Your task is to print all of the data word for word.

*** INFORMATION SUPPLIED ***

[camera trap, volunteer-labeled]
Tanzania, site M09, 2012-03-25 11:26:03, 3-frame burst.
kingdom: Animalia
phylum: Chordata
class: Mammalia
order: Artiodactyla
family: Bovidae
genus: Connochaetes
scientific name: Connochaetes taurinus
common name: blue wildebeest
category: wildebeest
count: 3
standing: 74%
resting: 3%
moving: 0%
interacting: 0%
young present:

*** End of INFORMATION SUPPLIED ***

## EXERCISE ANSWER
[camera trap, volunteer-labeled]
Tanzania, site M09, 2012-03-25 11:26:03, 3-frame burst.
kingdom: Animalia
phylum: Chordata
class: Mammalia
order: Artiodactyla
family: Bovidae
genus: Connochaetes
scientific name: Connochaetes taurinus
common name: blue wildebeest
category: wildebeest
count: 3
standing: 74%
resting: 3%
moving: 0%
interacting: 0%
young present:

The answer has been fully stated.